It’s disgraceful that we’re still debating how to fix the dysfunctional Department of Veterans Affairs health care system. It ought to be shut down.

No other public servants, active or retired, are forced to go to government-owned hospitals for care. So why are veterans?

Public disgust with the veterans health system came to the fore in 2014 amid reports that at least 40 veterans had died while waiting for care that took too long to get.

Subsequent research found the problem was systemic: On average, veterans were having to wait three months just to see a primary care physician, while other Americans typically waited three days, less if they were sick.

The rot in the VA system goes much deeper, and much further back, as the late Ronald Hamowy, author of “Government and Public Health in America,” documented in a 2010 Independent Institute study.

In 1949, for example, a commission led by former President Herbert Hoover criticized VA plans to spend more than $1 billion on new hospitals - almost $10 billion in current dollars - while existing hospitals were underutilized and the Army and Navy also were building facilities.

After all, building VA hospitals is not a medical necessity; it’s a jobs program, intended to curry favor with local members of Congress and assure the VA’s place at the public trough.

After the 2014 scandal, Congress decided to throw $17 billion more at the failed agency. Some $10 billion of the total was allocated to a new program that would enable veterans to use private doctors and hospitals when they couldn’t access the VA system.

Branded Veterans Choice, the bailout was camouflaged as a way of providing veterans with additional health care options outside the government bureaucracy.

In a practical sense, though, it does no such thing because many private providers won’t see VA patients, knowing the agency doesn’t pay its bills in full or on time.

Moreover, the private option is available only to veterans who live more than 40 miles from a VA facility or those who have waited more than 30 days for a VA appointment. Further, the private care is still largely coordinated by the VA, which in most cases handles scheduling of appointments and patient records.

One year after Veterans Choice was rolled out, the number of veterans waiting to be treated for everything from Hepatitis C to post-traumatic stress hadn’t gone down.
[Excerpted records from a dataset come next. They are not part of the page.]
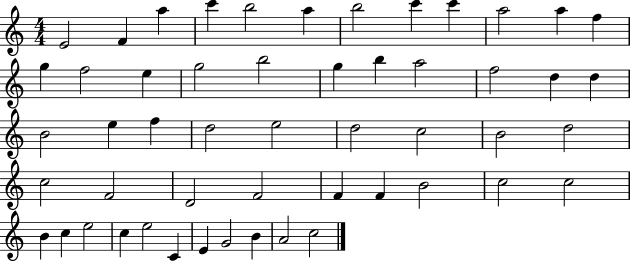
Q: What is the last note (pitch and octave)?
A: C5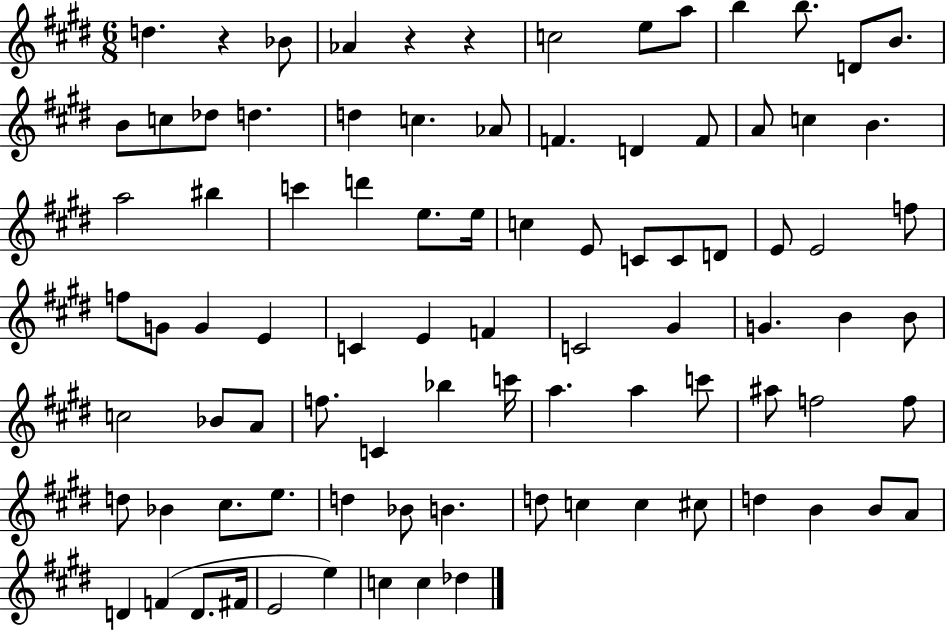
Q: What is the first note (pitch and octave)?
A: D5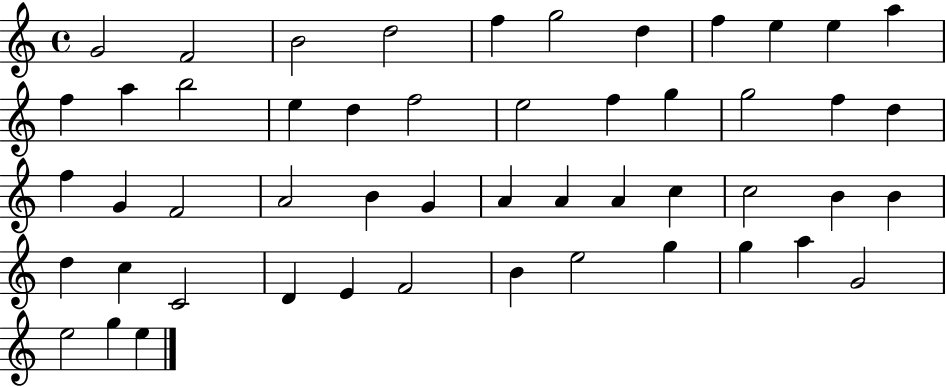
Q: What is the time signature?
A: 4/4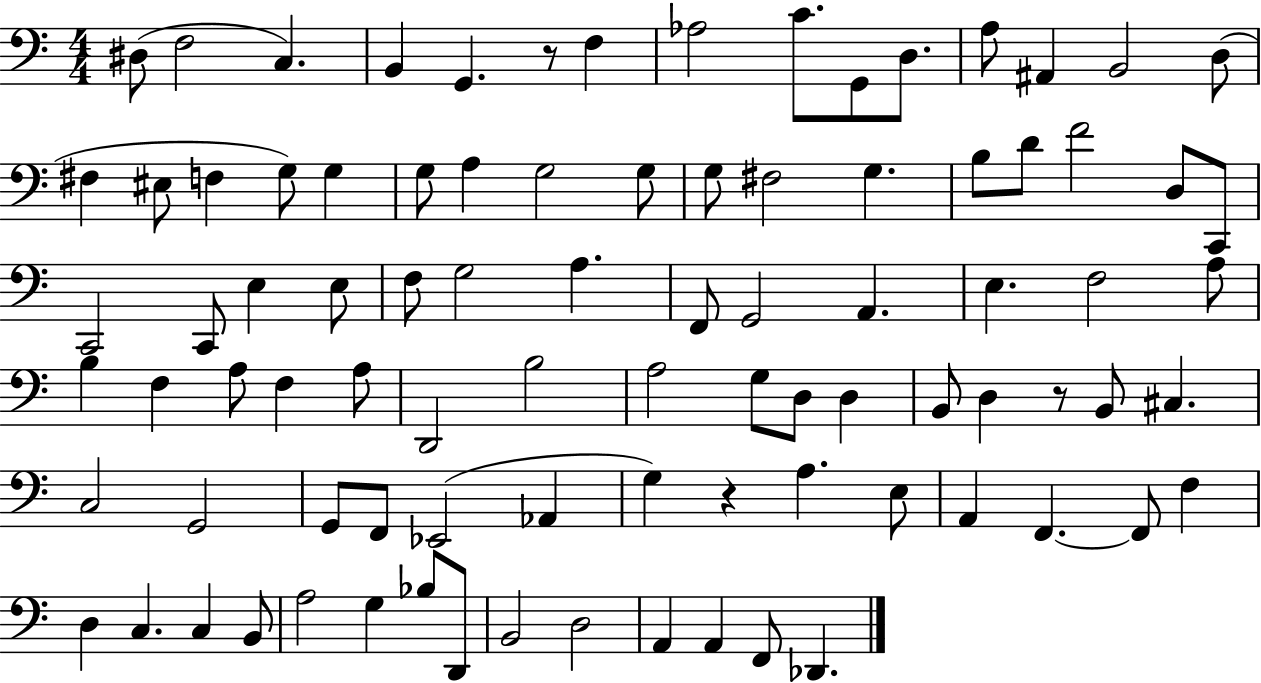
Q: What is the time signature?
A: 4/4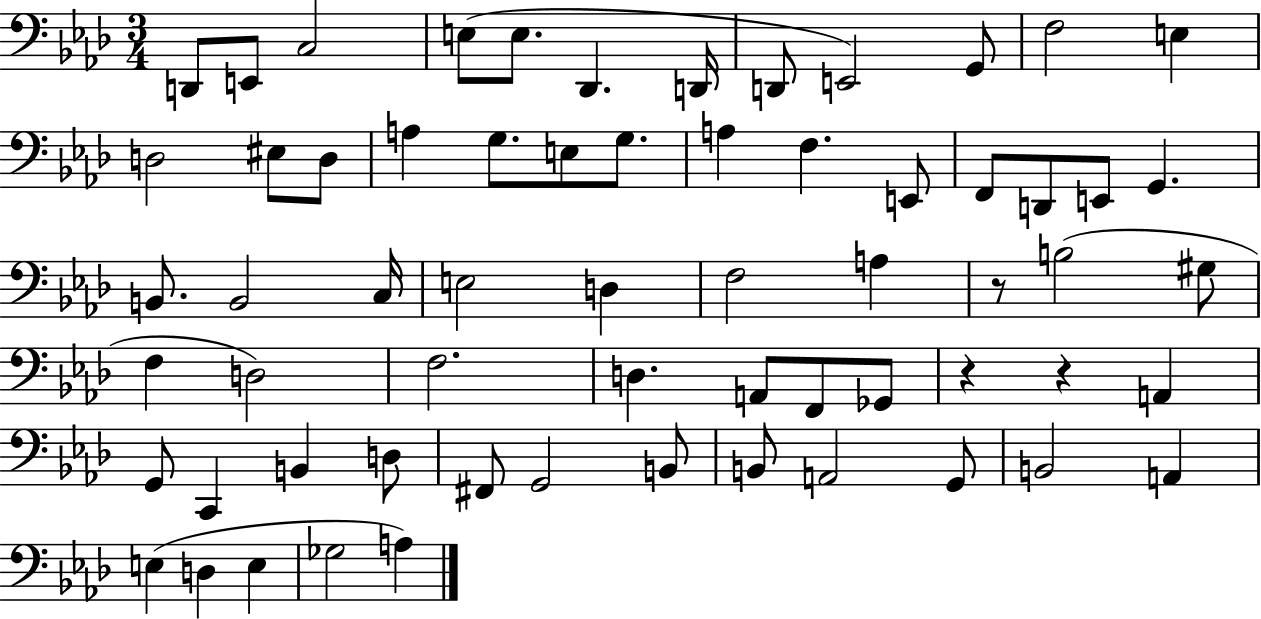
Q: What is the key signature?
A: AES major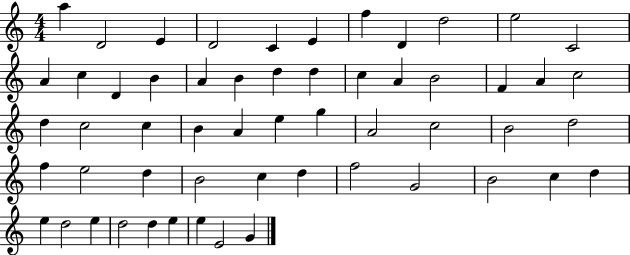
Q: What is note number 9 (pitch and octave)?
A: D5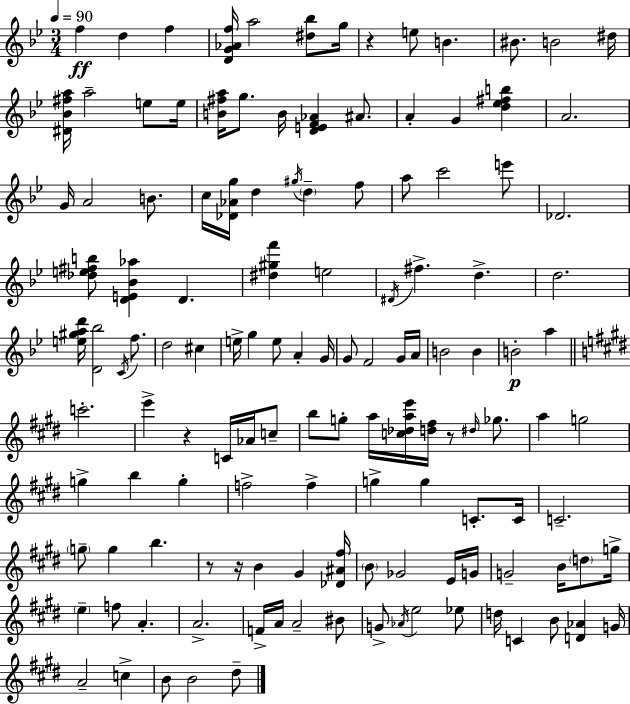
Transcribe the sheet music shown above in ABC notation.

X:1
T:Untitled
M:3/4
L:1/4
K:Bb
f d f [DG_Af]/4 a2 [^d_b]/2 g/4 z e/2 B ^B/2 B2 ^d/4 [^D_B^fa]/4 a2 e/2 e/4 [B^fa]/4 g/2 B/4 [DEF_A] ^A/2 A G [d_e^fb] A2 G/4 A2 B/2 c/4 [_D_Ag]/4 d ^g/4 d f/2 a/2 c'2 e'/2 _D2 [_de^fb]/2 [DE_B_a] D [^d^gf'] e2 ^D/4 ^f d d2 [e^gad']/4 [D_b]2 C/4 f/2 d2 ^c e/4 g e/2 A G/4 G/2 F2 G/4 A/4 B2 B B2 a c'2 e' z C/4 _A/4 c/2 b/2 g/2 a/4 [c_dae']/4 [d^f]/4 z/2 ^d/4 _g/2 a g2 g b g f2 f g g C/2 C/4 C2 g/2 g b z/2 z/4 B ^G [_D^A^f]/4 B/2 _G2 E/4 G/4 G2 B/4 d/2 g/4 e f/2 A A2 F/4 A/4 A2 ^B/2 G/2 _A/4 e2 _e/2 d/4 C B/2 [D_A] G/4 A2 c B/2 B2 ^d/2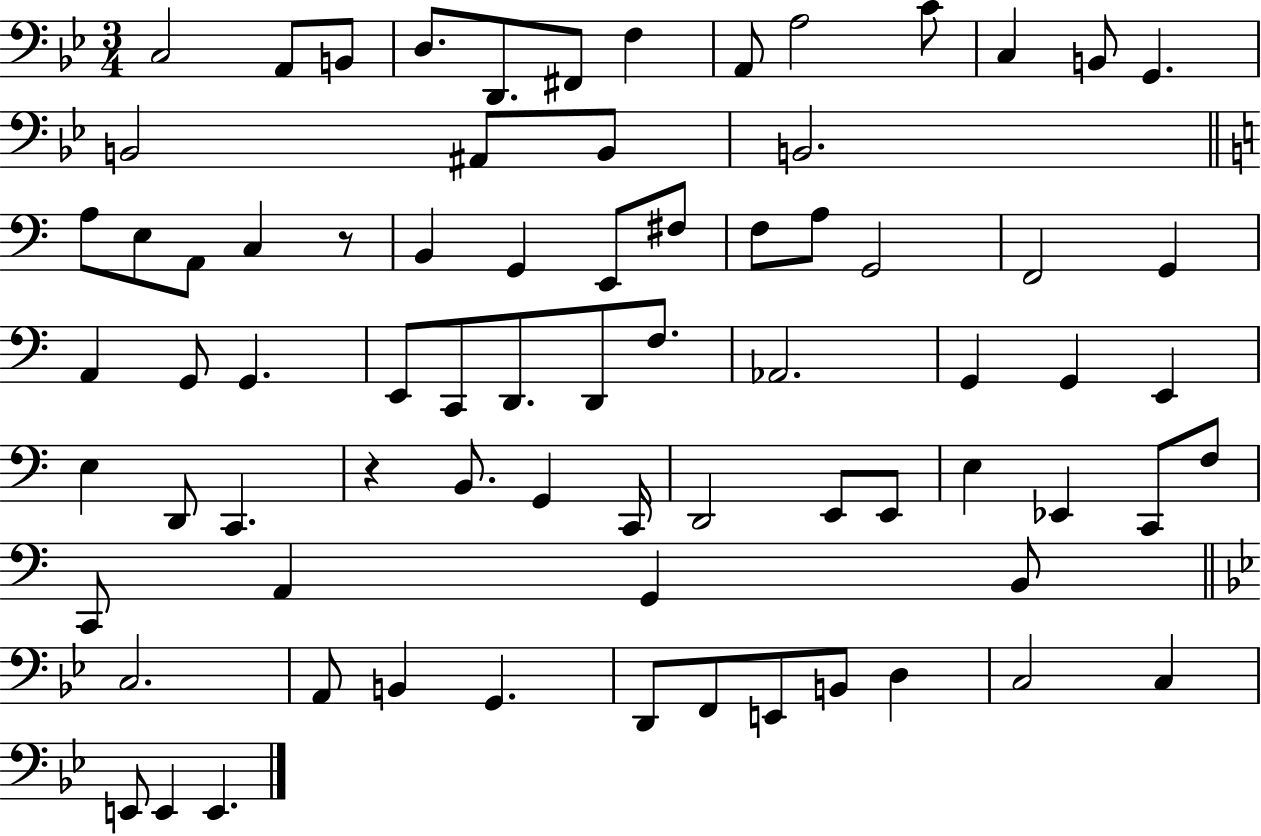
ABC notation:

X:1
T:Untitled
M:3/4
L:1/4
K:Bb
C,2 A,,/2 B,,/2 D,/2 D,,/2 ^F,,/2 F, A,,/2 A,2 C/2 C, B,,/2 G,, B,,2 ^A,,/2 B,,/2 B,,2 A,/2 E,/2 A,,/2 C, z/2 B,, G,, E,,/2 ^F,/2 F,/2 A,/2 G,,2 F,,2 G,, A,, G,,/2 G,, E,,/2 C,,/2 D,,/2 D,,/2 F,/2 _A,,2 G,, G,, E,, E, D,,/2 C,, z B,,/2 G,, C,,/4 D,,2 E,,/2 E,,/2 E, _E,, C,,/2 F,/2 C,,/2 A,, G,, B,,/2 C,2 A,,/2 B,, G,, D,,/2 F,,/2 E,,/2 B,,/2 D, C,2 C, E,,/2 E,, E,,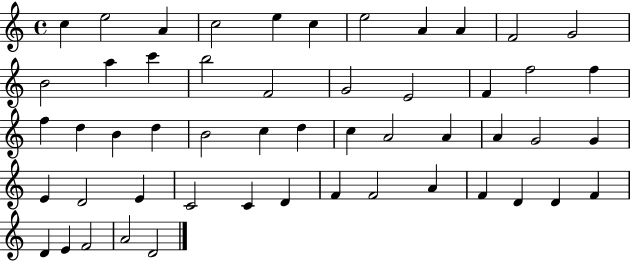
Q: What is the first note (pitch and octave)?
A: C5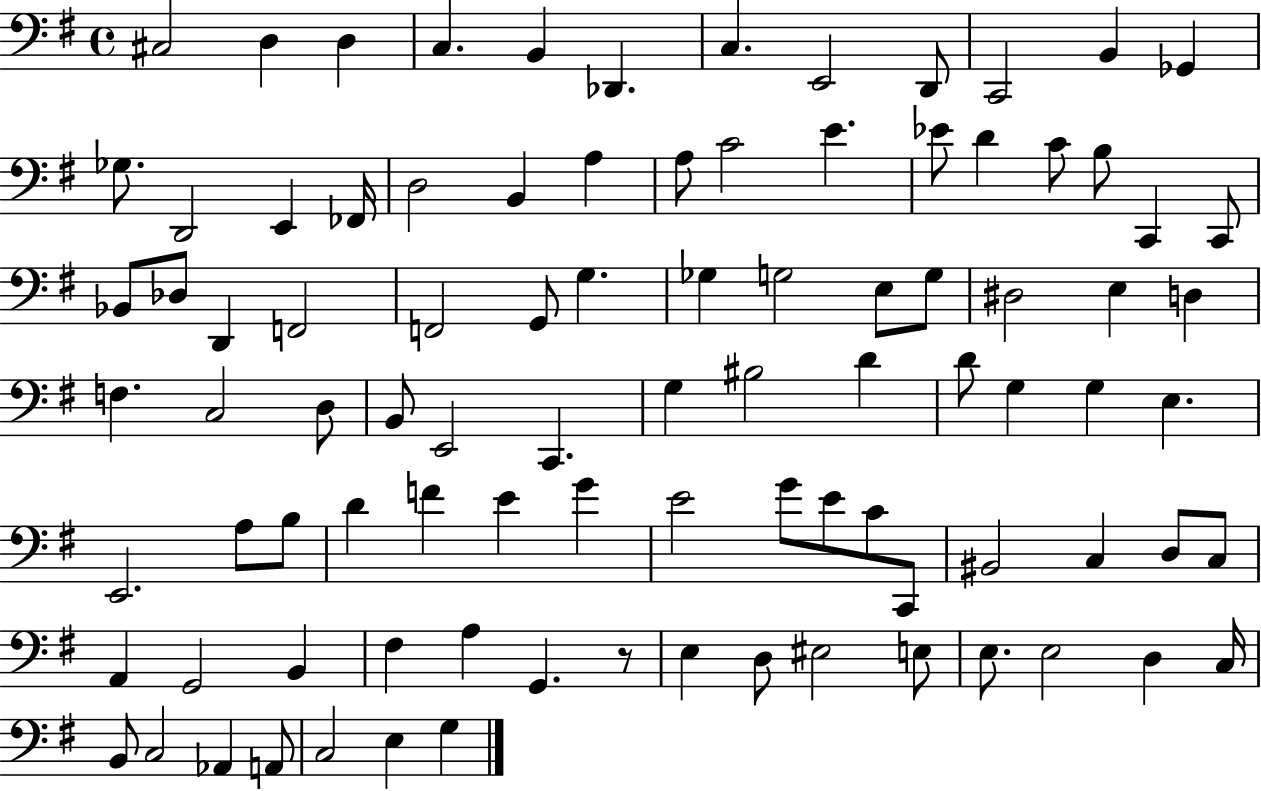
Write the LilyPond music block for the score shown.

{
  \clef bass
  \time 4/4
  \defaultTimeSignature
  \key g \major
  cis2 d4 d4 | c4. b,4 des,4. | c4. e,2 d,8 | c,2 b,4 ges,4 | \break ges8. d,2 e,4 fes,16 | d2 b,4 a4 | a8 c'2 e'4. | ees'8 d'4 c'8 b8 c,4 c,8 | \break bes,8 des8 d,4 f,2 | f,2 g,8 g4. | ges4 g2 e8 g8 | dis2 e4 d4 | \break f4. c2 d8 | b,8 e,2 c,4. | g4 bis2 d'4 | d'8 g4 g4 e4. | \break e,2. a8 b8 | d'4 f'4 e'4 g'4 | e'2 g'8 e'8 c'8 c,8 | bis,2 c4 d8 c8 | \break a,4 g,2 b,4 | fis4 a4 g,4. r8 | e4 d8 eis2 e8 | e8. e2 d4 c16 | \break b,8 c2 aes,4 a,8 | c2 e4 g4 | \bar "|."
}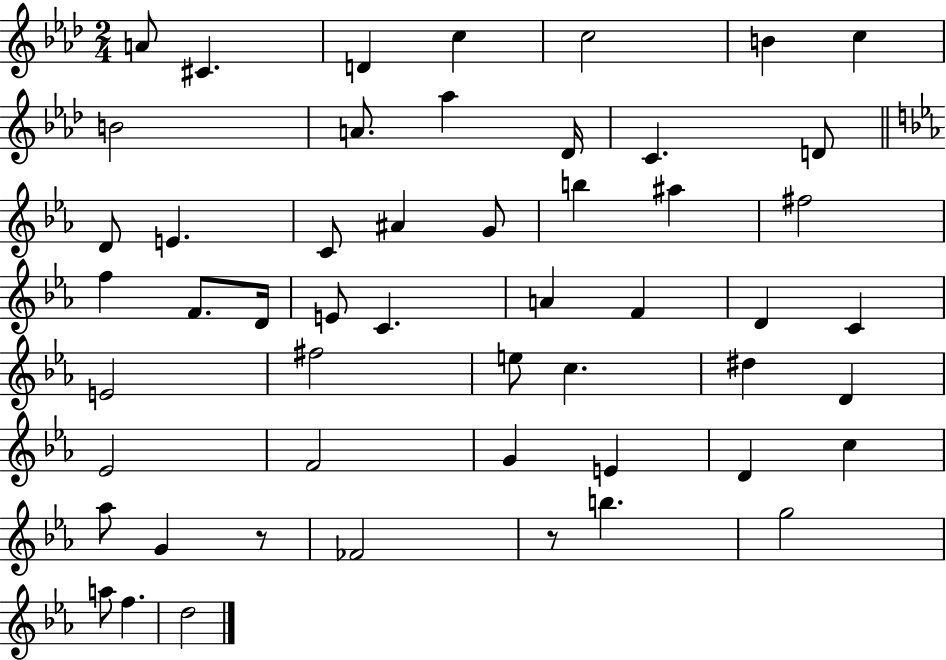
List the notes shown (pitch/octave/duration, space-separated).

A4/e C#4/q. D4/q C5/q C5/h B4/q C5/q B4/h A4/e. Ab5/q Db4/s C4/q. D4/e D4/e E4/q. C4/e A#4/q G4/e B5/q A#5/q F#5/h F5/q F4/e. D4/s E4/e C4/q. A4/q F4/q D4/q C4/q E4/h F#5/h E5/e C5/q. D#5/q D4/q Eb4/h F4/h G4/q E4/q D4/q C5/q Ab5/e G4/q R/e FES4/h R/e B5/q. G5/h A5/e F5/q. D5/h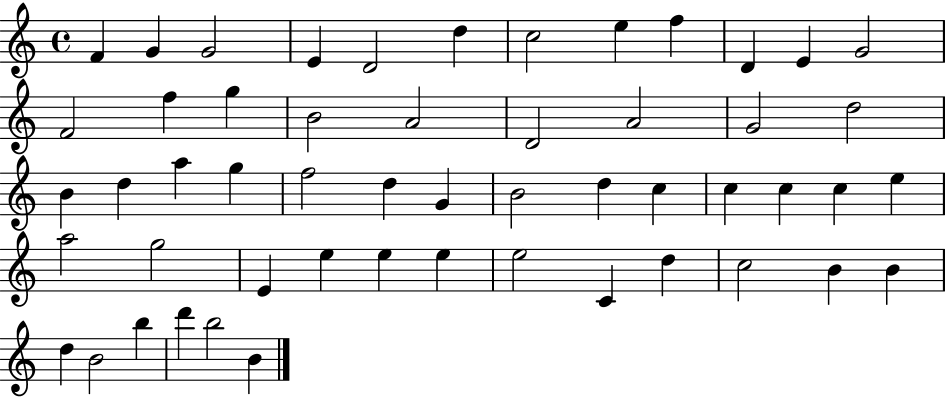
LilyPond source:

In fact, it had increased 50 percent, according to testimony from VA leaders to the House Committee on Veterans Affairs.

Fewer than 2,000 of the 23,000 new VA employees hired after the funding surge were doctors, a July 2015 report by independent watchdog group Open the Books showed.

Despite all the additional money and new hires, the number of employees in positions of accountability - such as inspector general, auditor or quality-assurance officer - actually declined.

Put simply, the VA responded the way government bureaucracies always do: The additional funding exacerbated the VA’s worst excesses rather than motivate better performance.

As for Veterans Choice, the misnamed reform has entangled more private doctors and hospitals in yet more frustrating paperwork.

The Veterans Choice card forces doctors and hospitals to submit claims to the same inefficient government bureaucracy that can’t provide care in its own facilities.

The VA health system does not need more money. Rather, veterans need more freedom to make their own health care decisions. Give the VA’s hospital budget to the veterans; let them decide which hospitals to use.